L’ultimo desiderio di Sandrine

Non avrà nulla di tutto questo. Non più: avrà una bara che la riporterà al punto di partenza, la Costa d’Avorio, dove ha lasciato un figlio di 8 anni che ancora non ha capito chiaramente che non rivedrà più sua madre, che non la raggiungerà mai in quel paese ideale chiamato Italia, dove sembra così facile vivere. E morire: «Credo di sapere quale sarebbe adesso l’ultimo desiderio di Sandrine — interviene Koffy Daure, un altro ivoriano, compagno di stanza della coppia, in questi quattro mesi —. Chiederebbe che nessuna delle sue sorelle debba finire come lei».
Sorelle, fratelli: così si definiscono fra loro i compaesani che la sorte, o meglio lo smistamento degli immigrati, ha fatto incontrare nello stesso centro di accoglienza. «Eravamo tre coppie — racconta Mohammed — e qui condividiamo la stessa camera, con letti a castello, e lo stesso bagno, esterno, a una trentina di metri dalla stanza.
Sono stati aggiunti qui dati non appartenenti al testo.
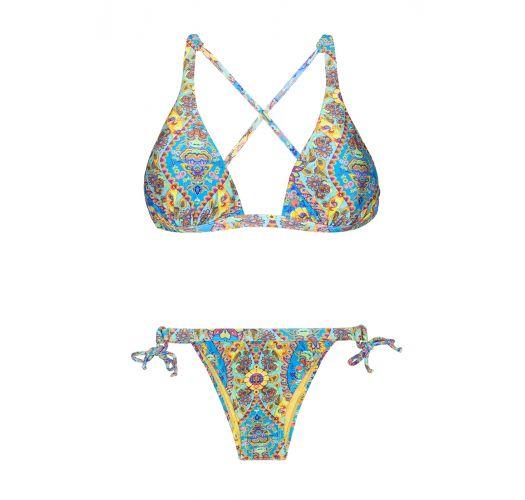 Halter neck triangle bikini with printed cross back - SARI COOL LACINHO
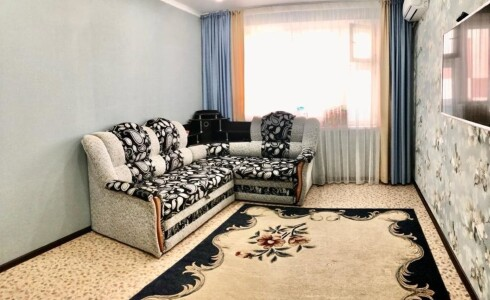 Продается 2-комнатная квартира 54м2  на ЗЯБи, 18 комплекс, номер 7723 - 3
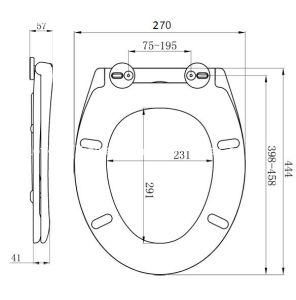 Easy Close Removable Adjustable Hinges Toilet Seat pictures & photos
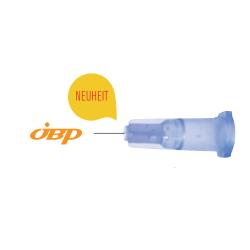 Nanonadeln JBP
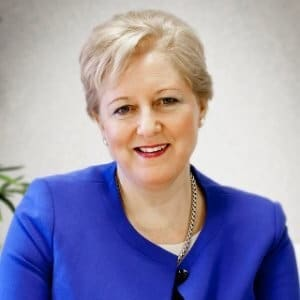 Sonia Saxton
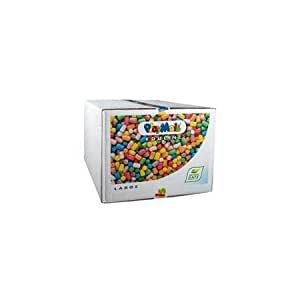 PlayMais 160042 Eduline Large Creative game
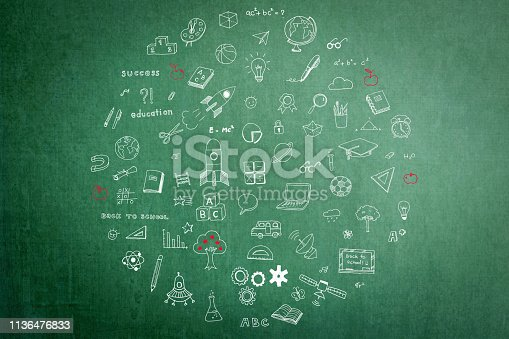 istock Freehand doodle chalk drawing in circle form on green chalkboard textured background 1136476833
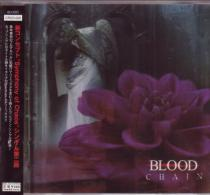 BLOOD - CHAIN (Japan Import)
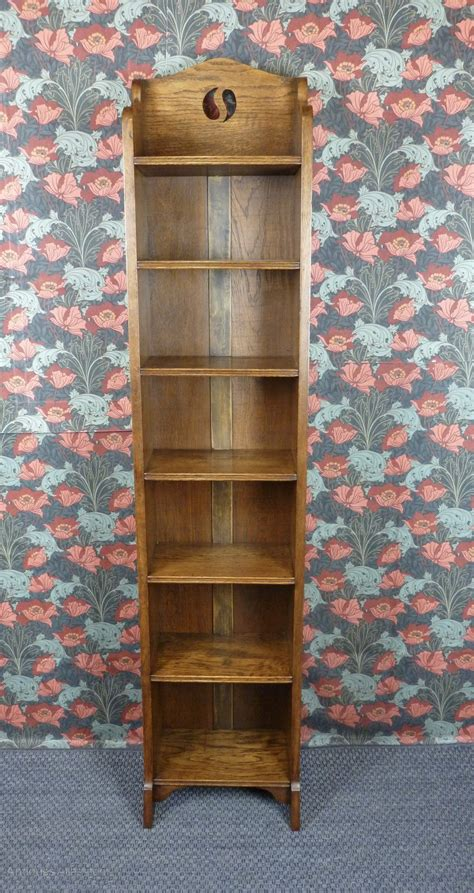 Narrow Oak Bookcase Arts Crafts Narrow Oak Bookcase C1910 Antiques Atlas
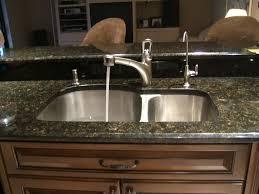 kitchen kitchen sink soap dispenser installation hole cover full size
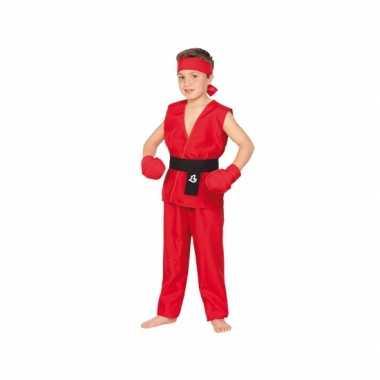 Rood Kung Fu kostuum voor kinderen carnaval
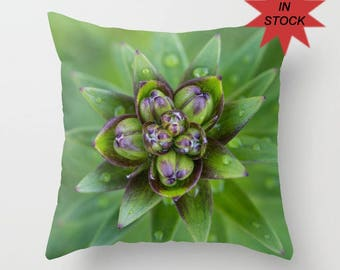 Green Throw Pillow Cover, Floral Bud Print Chair Cushion Case, Spring Home Decor, Master Bedroom Bed Accent, Botanical Art Decor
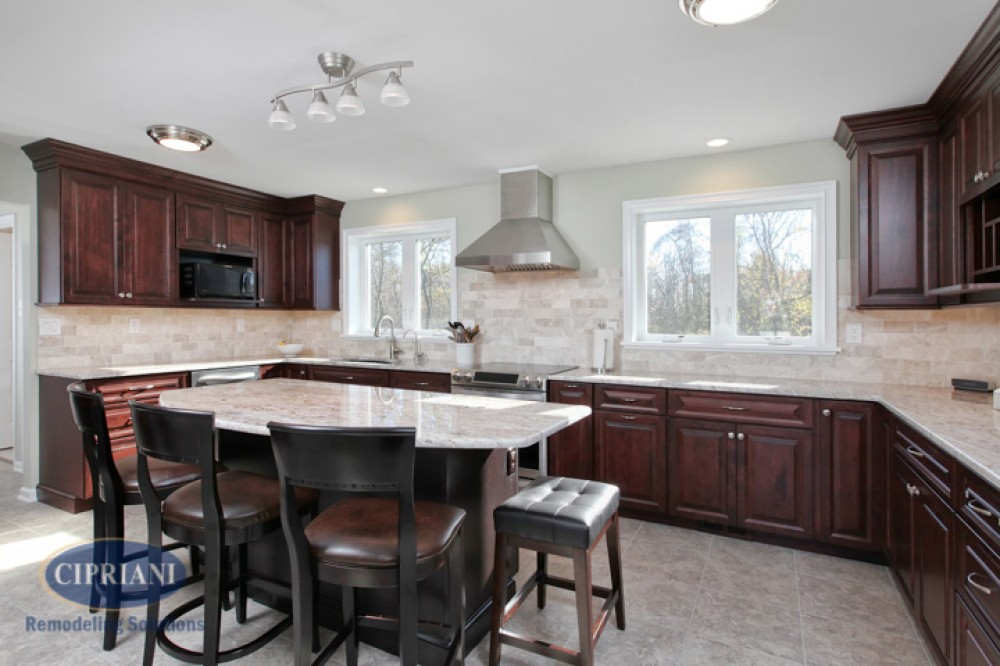 Photo By Cipriani Remodeling Solutions. Mt. Laurel, NJ - Kitchen Remodeling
L’altra notte ero stato l’ultimo ad andare alla toilette e avevo io la chiave. Sandrine si è alzata per prima, alle 7, e me l’ha chiesta. Voleva fare il bucato. Mia moglie aveva la mania della pulizia. Era sempre lì a pulire. Io mi sono riaddormentato, ma poco dopo mi ha svegliato Koffy, perché anche lui aveva bisogno della chiave per andare in bagno. Ci siamo messi a cercare Sandrine per tutto il campo, ma nessuno l’aveva vista. Se avessimo avuto una chiave in più, Koffy avrebbe provato ad aprire la porta della doccia e si sarebbe accorto che era chiusa dall’interno. Avremmo capito forse in tempo che Sandrine era lì dentro e che qualcosa non andava. Invece, quando abbiamo sfondato la porta, era troppo tardi».

«Era piena di entusiasmo»

Sandrine era supina per terra, già in parte rivestita: «Ho visto sulle sue guance le tracce umide delle lacrime che deve aver versato mentre non riusciva a rialzarsi, aspettando i soccorsi che non arrivavano, perché anche se ha chiesto aiuto, quando si è sentita male, nessuno l’ha sentita» mormora Mohammed, senza più rabbia, rassegnato. «Questo posto — s’inserisce Koffy — è troppo pericoloso per le donne: ci sono duemila uomini e 50 donne, una decina delle quali incinte e qualcuna minorenne. A chi sta male, danno due pastiglie di paracetamolo e via. Sandrine, come le altre, è stata anche aggredita in questi mesi. Ma posso testimoniare che non ha mai mostrato paura, né cattivo umore. Era piena di entusiasmo. Ci eravamo conosciuti da poco, ma a me e a mia moglie pareva di essere suoi amici da sempre».

Il bambino perso

Si è detto che aspettasse un bambino, quando è sbarcata in Sicilia, e che poi l’avesse perso, e soffrisse di malesseri. Mohammed scuote la testa: «Non era incinta, però aveva avuto un malore la scorsa settimana. Già nei mesi precedenti era stata sottoposta a controlli in ospedale, ma poi era stata sempre rimandata al campo. Sembrava influenza, era raffreddata, dormiva male, ma non si lamentava mai». Non faceva pesare neanche la nostalgia che doveva avere del suo bambino, nato quando lei era poco più che sedicenne, da un matrimonio precedente: «Sandrine guardava avanti — racconta Mohammed — appena aveva qualche spicciolo in tasca comprava pettini, mollette, cosmetici per fare belle le sue amiche qui al campo. Tagliava i capelli anche a me» sorride, mostrando sul suo telefonino una foto di Sandrine all’opera sui suoi ricci. Ora lei tornerà a casa e lui continuerà il viaggio da solo.